В. Фомин, интерпретируя путь происходящих с фильмом превращений, твердо уверен, что при избранном Тарковским характере работы иначе и быть не могло: исходный замысел неузнаваемо менялся. От тотальной «метафорической возгонки» образов первым делом рухнул изначально задуманный жанр исповеди. И в фильме о матери, увиденной глазами сына, уже «на стадии режиссерского сценария участники его обсуждения с изумлением заметили, что линия сына начинает заметно теснить эту главную линию…»[172].

Трудно согласиться с тем, что Тарковский ушел от исповеди в какой-то неведомый философско-метафорический жанр. Просто сама исповедь поменяла субъекта – не мать, а сын исповедовался в готовой картине

Режиссер так проследил путь превращения замысла от сценария до фильма[173].

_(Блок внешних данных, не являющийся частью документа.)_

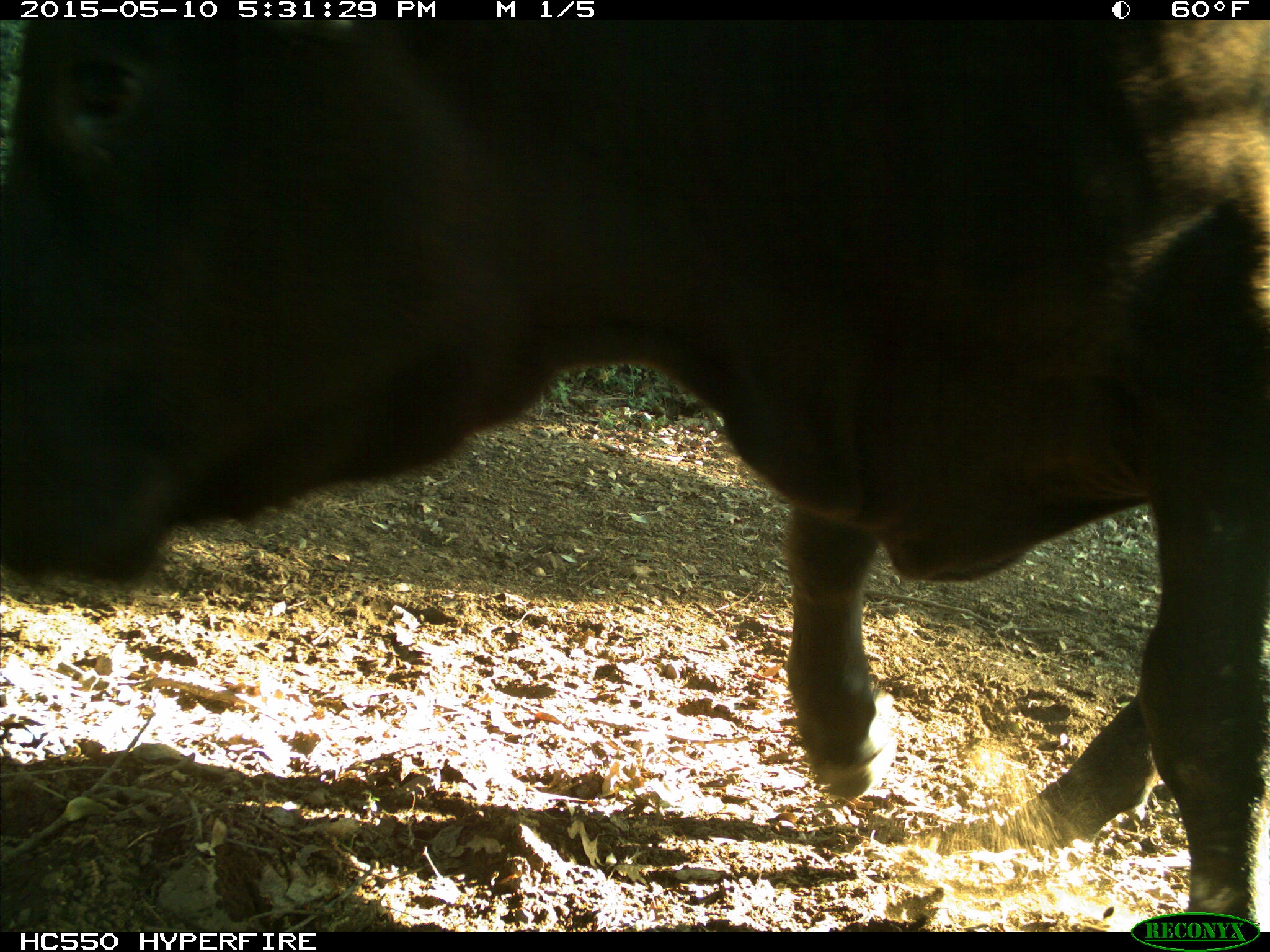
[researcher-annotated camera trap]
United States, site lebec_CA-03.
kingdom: Animalia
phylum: Chordata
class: Mammalia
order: Artiodactyla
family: Bovidae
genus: Bos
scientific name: Bos taurus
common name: domestic cow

Литературный сценарий – способ «убедить некое ответственное лицо в необходимости запустить картину в производство» . Но сам он никак не гарантирует ни содержание, ни качество будущего фильма. Написанный давным-давно первый вариант сценария был только правдивым описанием нескольких эпизодов «действительной жизни» режиссера. Потом появилась идея прослоить эпизоды-новеллы о детстве кусками прямого интервью с Матерью. Но такой драматургический ход показался режиссеру слишком прямым и грубым. Кроме того, он увидел невозможность органического соединения художественной и документальной ткани. Когда же оставалось снять всего 400 метров до завершения работы, фильма как такового, признается режиссер, по существу еще не было…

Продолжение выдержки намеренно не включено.